Le Tribunal Administratif de Montreuil a rejeté la requête de M. A... contestant l'arrêté du préfet de la Seine-Saint-Denis du 28 juin 2024 lui refusant un titre de séjour, l'obligeant à quitter le territoire français et prononçant une interdiction de retour de deux ans. Le tribunal a jugé que la décision de refus était suffisamment motivée et que le préfet avait procédé à un examen réel et sérieux de la situation du requérant. Il a également estimé que le refus ne méconnaissait pas l'article 8 de la Convention européenne des droits de l'homme ni les articles L. 423-23, L. 435-1 et L. 421-1 du code de l'entrée et du séjour des étrangers et du droit d'asile. Par conséquent, les conclusions en annulation et les demandes subséquentes ont été rejetées.

Avocat : HARIR

17 décembre 2025• 7ème Chambre
TA44Décision• Excès de pouvoir

Tribunal Administratif de Nantes — N° TA44-2521424

Le Tribunal Administratif de Nantes, statuant en référé, a rejeté la demande de suspension de la décision consulaire refusant un visa à M. B..., parent d'enfants français.
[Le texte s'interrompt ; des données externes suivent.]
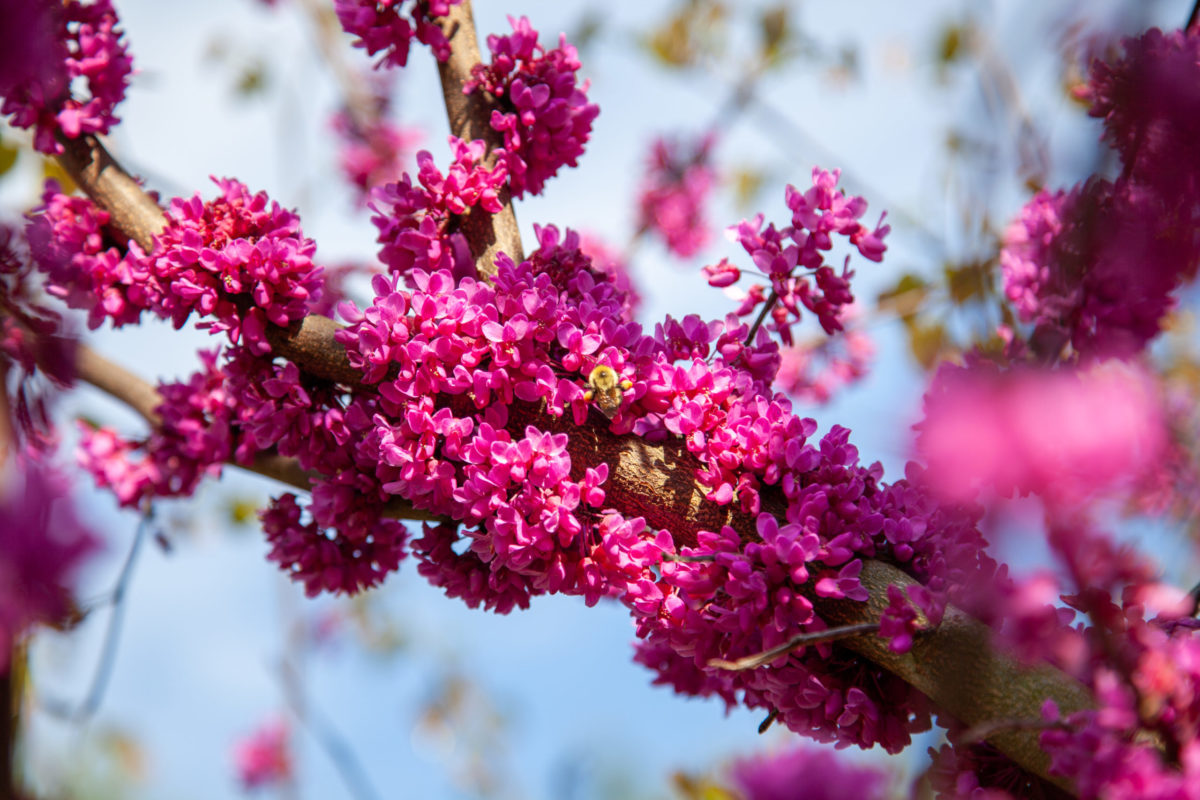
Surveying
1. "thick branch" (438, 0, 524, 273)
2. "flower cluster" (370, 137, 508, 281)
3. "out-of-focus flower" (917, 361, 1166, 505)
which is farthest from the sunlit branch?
"out-of-focus flower" (917, 361, 1166, 505)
Le juge a estimé que la condition d'urgence n'était pas remplie, car le requérant ne justifiait d'aucun droit au séjour en France et que la séparation familiale ne présentait pas un caractère suffisamment grave et immédiat. Il a également considéré qu'aucun des moyens soulevés, tirés notamment de la méconnaissance de l'article 8 de la Convention européenne des droits de l'homme et de l'intérêt supérieur de l'enfant, n'était de nature à créer un doute sérieux sur la légalité de la décision. La requête a été rejetée sur le fondement de l'article L. 521-1 du code de justice administrative.

Avocat : HARIR

17 décembre 2025
TA78Ordonnance• Excès de pouvoir

Tribunal Administratif de VERSAILLES — N° TA78-2514651

Le Tribunal administratif de Versailles, statuant en référé, a rejeté la demande de suspension de la décision implicite de rejet née du silence du préfet de l'Essonne sur la demande de titre de séjour de M. B..., ressortissant marocain, en tant que membre de famille d’un citoyen de l’Union européenne. Le juge a estimé que la condition d’urgence n’était pas remplie, car le requérant ne justifiait pas d’un préjudice suffisamment grave et immédiat, et que sa situation était régie par les articles R. 233-17 et R. 233-18 du code de l’entrée et du séjour des étrangers et du droit d’asile. La requête a été rejetée sur le fondement de l’article L. 522-3 du code de justice administrative.

Avocat : SOSTER HARIR

15 décembre 2025
TA95Décision• Excès de pouvoir

Tribunal Administratif de Cergy-Pontoise — N° TA95-2506363

Le Tribunal Administratif de Cergy-Pontoise annule la décision implicite du préfet des Hauts-de-Seine refusant le renouvellement du titre de séjour « visiteur » de Mme B..., ressortissante tunisienne. La requérante justifiait de ressources suffisantes (épargne et loyers) et d’une assurance maladie, remplissant ainsi les conditions des articles L. 426-20 et L. 433-1 du code de l’entrée et du séjour des étrangers et du droit d’asile. Le tribunal accueille le moyen tiré de la méconnaissance de ces textes, sans examiner les autres griefs.

Avocat : HARIR

12 décembre 2025• 1ère Chambre
TA95Décision• Excès de pouvoir

Tribunal Administratif de Cergy-Pontoise — N° TA95-2503094

Le Tribunal Administratif de Cergy-Pontoise a annulé la décision du préfet des Hauts-de-Seine du 16 décembre 2024 refusant à M. B... un titre de séjour "passeport talent - famille". Le tribunal a jugé que l'attestation de décision favorable délivrée à l'épouse de M. B... établissait qu'elle détenait un titre "passeport talent - carte bleue européenne", et non un titre "famille", ce qui ouvrait droit pour le requérant à la délivrance du titre sollicité en application de l'article L. 421-22 du code de l'entrée et du séjour des étrangers et du droit d'asile. La décision préfectorale a ainsi été annulée pour erreur de droit, sans qu'il soit besoin d'examiner les autres moyens.